C’est simple, l’un est bouffon, nomade et le cœur à la rigolade, et l’autre est sérieuse et dévouée à son emploi. Pourtant, ils se sont jadis aimés de tout cœur et appréciés comme un père et une fille le devraient et, si cela ne semble plus être le cas, ils se ressemblent encore beaucoup et sont encore liés par une même folie spontanée. C’est donc durant un passage surprise et momentané que leur destin se recroisera à nouveau et au travers de circonstances toutes plus inattendues les unes des autres que la vie n’aura d’autres choix que de les pousser à reconnecter l’un avec l’autre et vice-versa, redécouvrant à la fois le véritable sens de la vie, mais aussi de la famille, remettant en question les travers de la modernité et ses nombreux excès entravant le véritable bonheur.
Et s’il est mieux de se lancer dans la proposition qu’est Toni Erdmann en s’informant le moins possible pour avoir le maximum de surprises (puisqu’elles sont définitivement nombreuses), il faut admettre que sa morale vise la simplicité et que cette dernière est bien retransmise par la mise en scène, discrète, proche de ses sujets, mais d’une si grande efficacité. Et au fur et à mesure qu’on suit ses personnages pratiquement en temps réel dans certaines situations toujours plus inusitées les unes des autres, on finit par y ressentir nos propres émotions qui passent du fou rire incontrôlable jusqu’à notre cœur qui a envie d’emplir nos yeux d’eau.

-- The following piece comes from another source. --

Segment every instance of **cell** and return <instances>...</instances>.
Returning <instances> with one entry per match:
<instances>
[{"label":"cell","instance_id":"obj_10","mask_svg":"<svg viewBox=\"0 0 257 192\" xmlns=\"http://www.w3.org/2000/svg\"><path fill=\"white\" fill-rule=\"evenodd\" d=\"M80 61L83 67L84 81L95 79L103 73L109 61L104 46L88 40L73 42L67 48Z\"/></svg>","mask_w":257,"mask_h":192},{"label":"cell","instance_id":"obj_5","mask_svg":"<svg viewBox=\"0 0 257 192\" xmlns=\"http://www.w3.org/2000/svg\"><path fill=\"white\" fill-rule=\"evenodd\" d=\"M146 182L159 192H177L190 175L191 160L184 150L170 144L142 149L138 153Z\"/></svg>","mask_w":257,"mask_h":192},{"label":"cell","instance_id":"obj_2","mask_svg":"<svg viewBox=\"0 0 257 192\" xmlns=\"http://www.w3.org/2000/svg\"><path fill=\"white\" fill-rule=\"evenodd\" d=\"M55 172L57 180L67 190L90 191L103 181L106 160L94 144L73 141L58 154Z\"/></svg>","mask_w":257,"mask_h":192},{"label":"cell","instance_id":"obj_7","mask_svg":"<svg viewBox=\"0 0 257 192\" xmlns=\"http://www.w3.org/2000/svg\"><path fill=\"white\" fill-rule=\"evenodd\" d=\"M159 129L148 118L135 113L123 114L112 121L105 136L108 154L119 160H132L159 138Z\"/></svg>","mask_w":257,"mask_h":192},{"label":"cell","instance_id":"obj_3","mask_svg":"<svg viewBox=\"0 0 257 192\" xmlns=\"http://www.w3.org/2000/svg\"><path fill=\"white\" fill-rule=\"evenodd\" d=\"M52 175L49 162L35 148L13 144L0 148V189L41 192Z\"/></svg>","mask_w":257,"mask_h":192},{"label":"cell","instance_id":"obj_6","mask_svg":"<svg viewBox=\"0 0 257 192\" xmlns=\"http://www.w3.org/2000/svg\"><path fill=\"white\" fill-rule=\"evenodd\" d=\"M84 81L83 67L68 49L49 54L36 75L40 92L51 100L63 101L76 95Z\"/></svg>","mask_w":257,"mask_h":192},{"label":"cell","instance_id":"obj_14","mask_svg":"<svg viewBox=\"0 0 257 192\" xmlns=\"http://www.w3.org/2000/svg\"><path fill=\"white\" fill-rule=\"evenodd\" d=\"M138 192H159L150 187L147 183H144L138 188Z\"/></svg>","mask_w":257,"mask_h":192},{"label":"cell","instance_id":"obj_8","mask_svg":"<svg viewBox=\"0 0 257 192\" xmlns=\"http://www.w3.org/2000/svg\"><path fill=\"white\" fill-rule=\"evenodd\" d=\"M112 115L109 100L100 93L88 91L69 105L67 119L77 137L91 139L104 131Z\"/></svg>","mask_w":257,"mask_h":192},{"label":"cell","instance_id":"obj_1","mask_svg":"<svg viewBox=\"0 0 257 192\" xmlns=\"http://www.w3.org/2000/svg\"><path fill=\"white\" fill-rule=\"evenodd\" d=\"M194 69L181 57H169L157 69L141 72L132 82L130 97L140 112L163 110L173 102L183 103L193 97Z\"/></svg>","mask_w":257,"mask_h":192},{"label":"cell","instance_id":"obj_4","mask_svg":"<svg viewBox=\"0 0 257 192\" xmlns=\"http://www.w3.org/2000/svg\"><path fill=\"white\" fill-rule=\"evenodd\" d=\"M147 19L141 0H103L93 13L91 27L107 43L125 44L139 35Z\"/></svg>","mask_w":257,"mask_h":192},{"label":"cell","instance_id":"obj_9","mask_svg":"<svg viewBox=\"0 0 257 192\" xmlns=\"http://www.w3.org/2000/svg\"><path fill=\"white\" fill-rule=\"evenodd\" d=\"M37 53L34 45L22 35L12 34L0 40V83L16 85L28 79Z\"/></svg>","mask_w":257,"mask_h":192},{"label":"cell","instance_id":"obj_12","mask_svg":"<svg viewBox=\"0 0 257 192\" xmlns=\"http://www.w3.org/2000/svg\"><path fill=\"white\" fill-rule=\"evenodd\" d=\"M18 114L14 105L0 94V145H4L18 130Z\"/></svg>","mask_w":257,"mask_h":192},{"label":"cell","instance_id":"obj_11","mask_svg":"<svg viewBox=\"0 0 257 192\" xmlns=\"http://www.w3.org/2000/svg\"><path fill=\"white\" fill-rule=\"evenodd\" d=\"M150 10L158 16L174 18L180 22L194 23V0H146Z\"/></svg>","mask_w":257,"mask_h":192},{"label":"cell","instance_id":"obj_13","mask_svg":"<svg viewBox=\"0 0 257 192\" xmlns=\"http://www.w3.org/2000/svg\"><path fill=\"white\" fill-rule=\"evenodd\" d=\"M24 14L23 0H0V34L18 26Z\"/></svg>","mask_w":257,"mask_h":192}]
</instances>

Il y a donc de la magie dans ce très beau film, mais aussi beaucoup d’humanité. Oui, cela aide d’avoir des performances aussi exceptionnelles de ses comédiens des rôles plus petits jusqu’aux plus importants. Mais rien ne bat la complicité indéniable de Sandra Hüller et Michael Wittenborn, individuellement fantastiques, mais encore plus extraordinaires lorsque réunis.
Et si la musique a souvent une façon unique de tout résumer sans trop en faire, comme lorsque Plainsong de The Cure explose durant le générique final, il sera difficile de ne pas déclarer l’interprétation d’une pièce de Whitney Houston comme l’un des moments cinématographiques les plus importants du septième art des dernières années.

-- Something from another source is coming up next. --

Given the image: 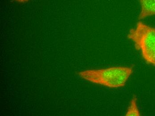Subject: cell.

Toni Erdmann est donc un film merveilleux qui grandit avec nous et en nous autant durant le visionnement que lors des jours qui en suivront l’écoute. On se sera tellement identifié aux personnages et leur quotidien qu’on y repensera comme des proches qu’on a envie de revoir, réconforter et étreindre aussi fort qu’ils nous auront fait grandir avec ce désir puissant d’embrasser la vie dans ce qu’elle a de plus simple, de plus pathétique peut-être, mais aussi de plus vrai et de plus beau.
8/10
Toni Erdmann prend l’affiche en salles ce vendredi 17 février.